--- START OF Raw data ---

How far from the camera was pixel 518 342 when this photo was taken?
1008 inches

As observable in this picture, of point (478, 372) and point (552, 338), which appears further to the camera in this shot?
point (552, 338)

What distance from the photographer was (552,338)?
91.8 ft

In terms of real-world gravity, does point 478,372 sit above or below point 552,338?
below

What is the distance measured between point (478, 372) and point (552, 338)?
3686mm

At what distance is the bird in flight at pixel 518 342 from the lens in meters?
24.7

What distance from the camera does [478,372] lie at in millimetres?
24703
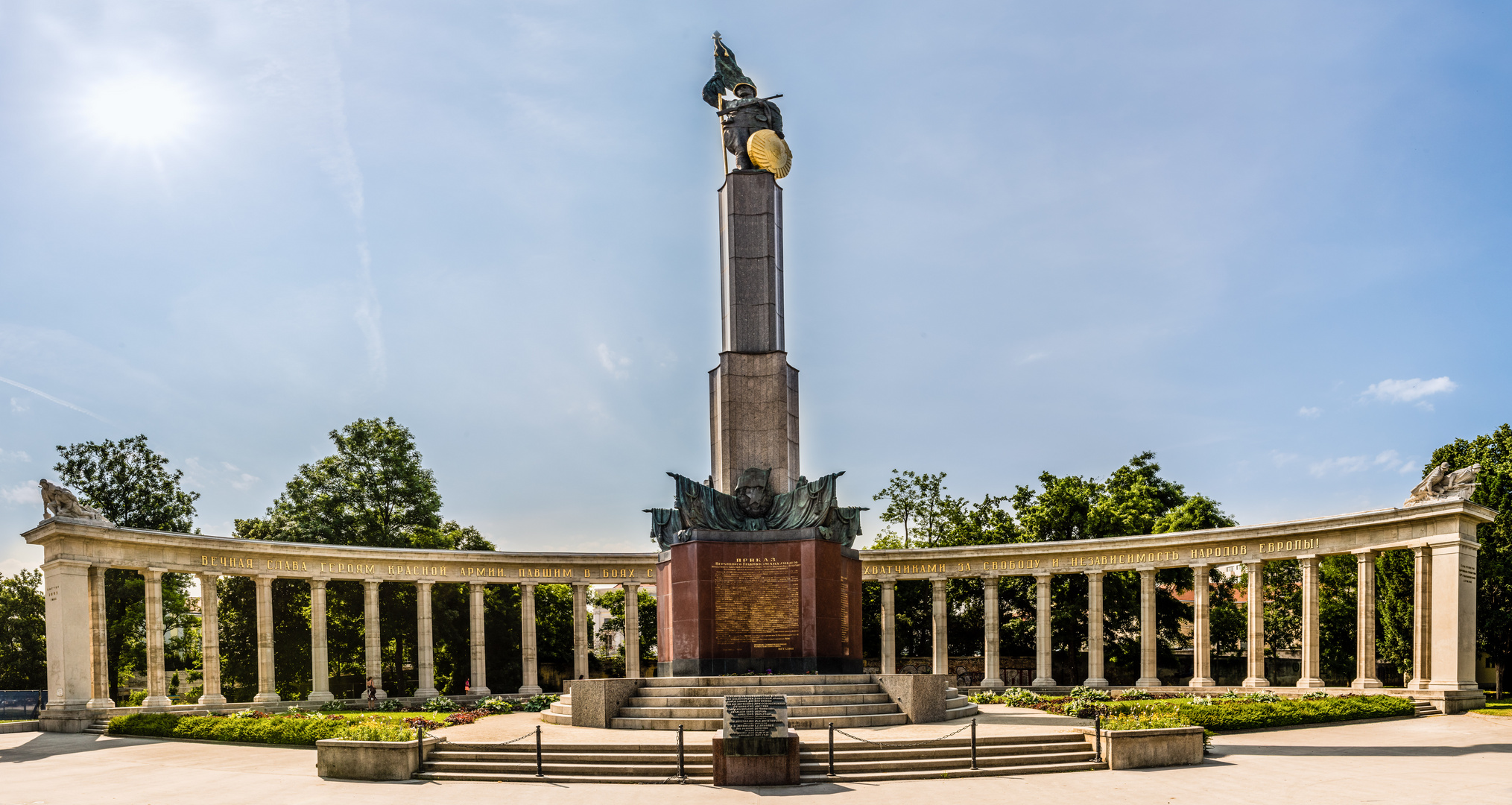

--- END OF Raw data ---

### Short exercise
Report each line of the listing that contains the word "point".

### Output of the exercise
As observable in this picture, of point (478, 372) and point (552, 338), which appears further to the camera in this shot?
point (552, 338)
In terms of real-world gravity, does point 478,372 sit above or below point 552,338?
What is the distance measured between point (478, 372) and point (552, 338)?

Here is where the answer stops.